▶ _RECORDS FOR THIS TASK_
_ _ _ _
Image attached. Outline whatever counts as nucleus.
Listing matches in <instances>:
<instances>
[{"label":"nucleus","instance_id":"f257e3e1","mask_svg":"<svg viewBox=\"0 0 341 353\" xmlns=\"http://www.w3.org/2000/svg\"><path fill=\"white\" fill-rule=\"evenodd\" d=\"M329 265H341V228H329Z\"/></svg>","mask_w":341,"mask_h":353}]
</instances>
_ _ _ _
▶ _TASK DESCRIPTION_
Pick out every line of the records that contains the string "nucleus", and copy each of those lines.

▶ _EXERCISE SOLUTION_
Image attached. Outline whatever counts as nucleus.
[{"label":"nucleus","instance_id":"f257e3e1","mask_svg":"<svg viewBox=\"0 0 341 353\" xmlns=\"http://www.w3.org/2000/svg\"><path fill=\"white\" fill-rule=\"evenodd\" d=\"M329 265H341V228H329Z\"/></svg>","mask_w":341,"mask_h":353}]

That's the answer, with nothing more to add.